El Centrocampista

New boy Pochettino has what it takes to rekindle the Southampton Revolution

Photo: PA Images

Photo: PA Images

With recent exports such as David Silva, Juan Mata, Sergio Aguero, Santi Cazorla and Michu taking little time to establish themselves in English football and with former Getafe boss Michael Laudrup now also earning rave reviews at Swansea City, it would take a brave man indeed to bet against the Premier League’s most recent arrival from Spain – Mauricio Pochettino, becoming a success at Southampton.

However, a look at the facts is, on the face of it, damning. When appointed first team coach at Espanyol, the Barcelona-based club were in the relegation places. When Pochettino departed in November, he left the club back where they started, in the relegation zone.

Pochettino’s replacement at Espanyol, Javier Aguirre, has since dragged the club up to 15th in La Liga and, to use a cliché, the table never lies. That’s the analysis you’ve likely heard from badly researched British journalists anyway, yet it’s an unfair one when you look at some of the feats achieved by a cash stricken, first time coach.

After ending his playing career at Espanyol in 2006, Pochettino undertook various roles at the club including a trophy winning spell while coaching the women’s side, before his appointment as coach to the senior side in 2009. Sitting in the relegation places, the Argentine was given his first ever task as a coach- survival. Not only did Pochettino succeed, but in just five months of management he took the team from third bottom to 10th in fantastic fashion, handing rivals Barcelona a 1-2 defeat at the Camp nou along the way.

After moving into the Cornella-El Prat during the summer Pochettino continued to get the best out of his former teammates now playing under his command delivering an 11th place finish in his first full season of management, despite difficulties settling in at the stadium following the tragic death of Dani Jarque.

A move up to an impressive eight spot followed in 2010/11 with some brief, but justified flirting with the higher echelons of the league table, a feat worthy of admiration when the €12.6 million worth of profit made in the transfer window is taken into account. The club lost three of the its most important defenders in Didac Vila, Victor Ruiz and Nicolas Pareja, while cheaply adding Sergio Garcia and Pablo Osvaldo upfront.

However, Espanyol’s financial difficulties began to have an impact during the 2011/12 season.  Star striker Pablo Osvaldo was flipped to Roma for €15.7 million, while Jose Callejon returned to Real Madrid and Jesus Datolo departed for Brazil, the additions of Juan Albin and Hector Moreno were important but Espanyol sold €16.5 million more than they spent, a crippling amount for most Spanish teams and a disappointing 14th place unsurprisingly followed.
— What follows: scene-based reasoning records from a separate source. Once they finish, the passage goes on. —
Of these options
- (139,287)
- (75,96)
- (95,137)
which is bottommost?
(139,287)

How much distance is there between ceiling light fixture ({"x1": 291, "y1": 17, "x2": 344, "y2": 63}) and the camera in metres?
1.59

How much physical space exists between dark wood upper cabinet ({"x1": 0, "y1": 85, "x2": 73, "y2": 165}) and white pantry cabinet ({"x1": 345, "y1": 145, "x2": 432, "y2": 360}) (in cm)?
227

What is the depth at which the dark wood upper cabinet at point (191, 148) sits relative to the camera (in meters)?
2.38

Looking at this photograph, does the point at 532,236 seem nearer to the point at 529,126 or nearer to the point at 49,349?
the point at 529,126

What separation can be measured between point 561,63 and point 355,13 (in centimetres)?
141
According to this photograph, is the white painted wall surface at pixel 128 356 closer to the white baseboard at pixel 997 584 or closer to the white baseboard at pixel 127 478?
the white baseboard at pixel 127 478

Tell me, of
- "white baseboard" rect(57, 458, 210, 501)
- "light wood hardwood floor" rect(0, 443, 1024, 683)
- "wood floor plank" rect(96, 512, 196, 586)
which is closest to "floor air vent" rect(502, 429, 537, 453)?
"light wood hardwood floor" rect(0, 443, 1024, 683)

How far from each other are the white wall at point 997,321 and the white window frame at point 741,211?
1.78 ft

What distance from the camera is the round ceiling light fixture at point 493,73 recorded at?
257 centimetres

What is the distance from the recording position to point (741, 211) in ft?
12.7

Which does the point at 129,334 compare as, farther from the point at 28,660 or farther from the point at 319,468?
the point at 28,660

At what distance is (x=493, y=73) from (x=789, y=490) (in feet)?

It was hard to stop the rot for Pochettino last summer, and the coach had to settle for an influx of free transfers or loanees reaching the twilight of their careers.  Joan Capdevila, Simao Sabrosa and Diego Colotto all struggled to add anything to a side with dwindling prospects. The inevitability was overpowering as Pochettino became La Liga’s first coach of the season to be fired in November.

Of course Mauricio Pochettino’s achievements at Espanyol do not directly justify the sacking of Nigel Adkins after back to back promotions, with Southampton sitting above the relegation places, however, this is a move that is widely believed to have been in the pipeline for some time. Irrelevant of league position, club chairman Nicola Cortese saw a chance for progression, an area of expertise for the man who has overseen a transition from League Two right up to the Premier League.

Pochettino will have funds available to him  for the first time in his managerial career and will likely look back to Spain for squad reinforcements. Nonetheless,  it will be a steep uphill climb for the Argentine, who has only just began learning English. Being judged on results alone following his appointment, the same criteria could quickly decide Pochettino’s fate at St Mary’s come the end of the season.